Cegados por la ilusión de la autosuficiencia humana, la visión cristiana del fin de la historia muchas veces nos parece odiosa. “Señor, antes de regresar, espera a que haya muerto apaciblemente en mi cama”. Reconocer la inmadurez espiritual de oraciones como esta no reduce su poder emocional. Sin embargo, cuando tenemos una perspectiva más clara de cómo es la vida en un mundo caído; cuando se vuelve imposible escondernos detrás de un sinfín de distracciones; cuando nuestros convenientes estilos de vida se ven alterados, obtenemos una imagen verdaderamente apocalíptica en el sentido de que nos muestra nuestro mundo desde la perspectiva de la eternidad.

Si limitamos nuestra mirada a la “vida bajo el sol”, Camus tiene razón: luchamos una batalla incesante contra las fuerzas de la destrucción sin que exista una victoria final. Desde la perspectiva del cielo, vemos lo que el apóstol Pablo llama vívidamente “el gemido de la creación”, ese anhelo innato de plenitud que caracteriza a nuestro mundo. Lejos de ser una invitación a la desesperación, la visión de un mundo caído ofrece la única esperanza que existe. Entre las innumerables atrocidades de nuestro mundo se halla la cruz romana en la que murió nuestro Señor y Salvador. La resurrección de Cristo y su ascensión a la diestra de Dios Padre no anulan el tormento que soportó en la cruz; lo transfiguran. En momentos aparentemente apacibles, muchas veces nos quedamos mirando al infinito, anhelando una existencia tranquila en la que Dios, fuera de la iglesia, no se entrometerá demasiado. Deberíamos prestar atención a las palabras que los ángeles les dirigen a los discípulos de Cristo después de la ascensión: “¿Qué hacéis aquí mirando al cielo? Este mismo Jesús, que ha sido llevado de entre vosotros al cielo, vendrá otra vez de la misma manera que lo habéis visto irse” (Hechos 1:11). No pases por alto que al decir “de la misma manera que lo habéis visto irse”, los ángeles estaban enfatizando que volverá de forma física.

Aunque los ángeles no nos están hablando a nosotros, permitamos al menos que esos titulares nos saquen de nuestra ensoñación y reconozcamos que el regreso de nuestro Señor no es una promesa de otra política transitoria, otro tratado de paz u otra vacuna, sino una promesa de una restauración total que es tan gloriosa como permanente.

En ese sentido, el cristianismo ofrece el “final feliz” más realista de todos los tiempos.

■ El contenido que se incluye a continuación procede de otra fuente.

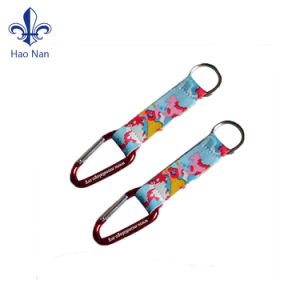 Promotional Gifts Custom Cheap Aluminum Climbing Carabiner for Wholesale pictures & photos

En cuanto a nuestro sufrimiento, no desaparece así sin más. Después de todo, solo se puede enjugar las lágrimas que son reales, y solo el Salvador que soportó el inmenso peso de todo nuestro pecado y sufrimiento está capacitado para enjugar esas lágrimas de nuestros rostros. A Él es a quien debemos mirar. El suyo es el único final que tiene un sentido duradero.